═══ WORKING DATA ═══

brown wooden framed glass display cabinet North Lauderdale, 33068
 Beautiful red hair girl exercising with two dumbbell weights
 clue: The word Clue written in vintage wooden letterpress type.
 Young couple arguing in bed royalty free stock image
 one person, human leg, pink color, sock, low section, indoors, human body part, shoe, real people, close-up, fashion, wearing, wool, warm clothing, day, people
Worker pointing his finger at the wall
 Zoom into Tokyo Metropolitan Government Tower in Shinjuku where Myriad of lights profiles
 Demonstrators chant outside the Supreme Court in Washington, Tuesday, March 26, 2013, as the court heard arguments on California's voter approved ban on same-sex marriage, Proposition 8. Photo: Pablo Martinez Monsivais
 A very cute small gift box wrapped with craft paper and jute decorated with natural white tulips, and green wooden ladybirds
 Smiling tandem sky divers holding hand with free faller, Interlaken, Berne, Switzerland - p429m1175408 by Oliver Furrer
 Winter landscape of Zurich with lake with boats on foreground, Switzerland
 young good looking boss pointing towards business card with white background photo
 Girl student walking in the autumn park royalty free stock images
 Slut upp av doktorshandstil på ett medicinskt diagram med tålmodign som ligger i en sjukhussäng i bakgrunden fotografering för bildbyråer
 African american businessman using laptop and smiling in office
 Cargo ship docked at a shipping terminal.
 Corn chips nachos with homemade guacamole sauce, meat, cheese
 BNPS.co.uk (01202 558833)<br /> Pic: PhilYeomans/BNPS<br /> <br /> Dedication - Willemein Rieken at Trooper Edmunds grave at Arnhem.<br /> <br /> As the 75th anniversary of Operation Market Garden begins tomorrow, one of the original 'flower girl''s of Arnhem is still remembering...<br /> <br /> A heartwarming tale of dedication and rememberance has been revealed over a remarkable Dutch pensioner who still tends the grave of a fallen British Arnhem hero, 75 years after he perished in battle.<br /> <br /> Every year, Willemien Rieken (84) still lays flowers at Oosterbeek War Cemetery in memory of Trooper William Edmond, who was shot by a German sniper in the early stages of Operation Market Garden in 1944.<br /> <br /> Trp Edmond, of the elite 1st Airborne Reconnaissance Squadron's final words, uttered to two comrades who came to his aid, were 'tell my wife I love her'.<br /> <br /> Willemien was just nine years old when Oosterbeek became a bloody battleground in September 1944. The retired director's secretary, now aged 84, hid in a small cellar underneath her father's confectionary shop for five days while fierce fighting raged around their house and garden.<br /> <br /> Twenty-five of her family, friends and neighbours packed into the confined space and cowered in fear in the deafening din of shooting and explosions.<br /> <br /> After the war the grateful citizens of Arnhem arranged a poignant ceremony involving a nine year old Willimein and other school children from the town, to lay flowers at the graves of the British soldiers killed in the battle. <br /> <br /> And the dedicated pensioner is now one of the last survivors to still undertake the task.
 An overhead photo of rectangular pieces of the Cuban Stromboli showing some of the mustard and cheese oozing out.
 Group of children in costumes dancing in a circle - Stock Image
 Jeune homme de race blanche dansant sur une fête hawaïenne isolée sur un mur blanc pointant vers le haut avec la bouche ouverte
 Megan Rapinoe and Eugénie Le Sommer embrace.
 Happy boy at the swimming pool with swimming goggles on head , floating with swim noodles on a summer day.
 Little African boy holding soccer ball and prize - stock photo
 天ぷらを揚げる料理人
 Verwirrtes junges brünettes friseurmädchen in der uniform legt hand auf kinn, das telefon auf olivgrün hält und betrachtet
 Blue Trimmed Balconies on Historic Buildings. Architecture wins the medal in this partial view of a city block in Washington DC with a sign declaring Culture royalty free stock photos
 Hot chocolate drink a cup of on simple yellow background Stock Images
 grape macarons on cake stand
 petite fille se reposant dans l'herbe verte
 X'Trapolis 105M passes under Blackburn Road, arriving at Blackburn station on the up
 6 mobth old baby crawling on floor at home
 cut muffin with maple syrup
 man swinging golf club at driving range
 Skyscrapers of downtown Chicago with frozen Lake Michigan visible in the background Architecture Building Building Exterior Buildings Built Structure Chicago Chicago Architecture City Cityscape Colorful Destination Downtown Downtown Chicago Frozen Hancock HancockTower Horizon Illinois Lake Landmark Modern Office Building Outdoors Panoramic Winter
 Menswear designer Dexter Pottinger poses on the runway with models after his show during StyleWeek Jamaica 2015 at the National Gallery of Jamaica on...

═══

EXERCISE AIM: From the records above, extract exactly and only the lines that begin at the line with "young good looking" and stop after the line with "Corn chips nachos".

SOLUTION BELOW:
 young good looking boss pointing towards business card with white background photo
 Girl student walking in the autumn park royalty free stock images
 Slut upp av doktorshandstil på ett medicinskt diagram med tålmodign som ligger i en sjukhussäng i bakgrunden fotografering för bildbyråer
 African american businessman using laptop and smiling in office
 Cargo ship docked at a shipping terminal.
 Corn chips nachos with homemade guacamole sauce, meat, cheese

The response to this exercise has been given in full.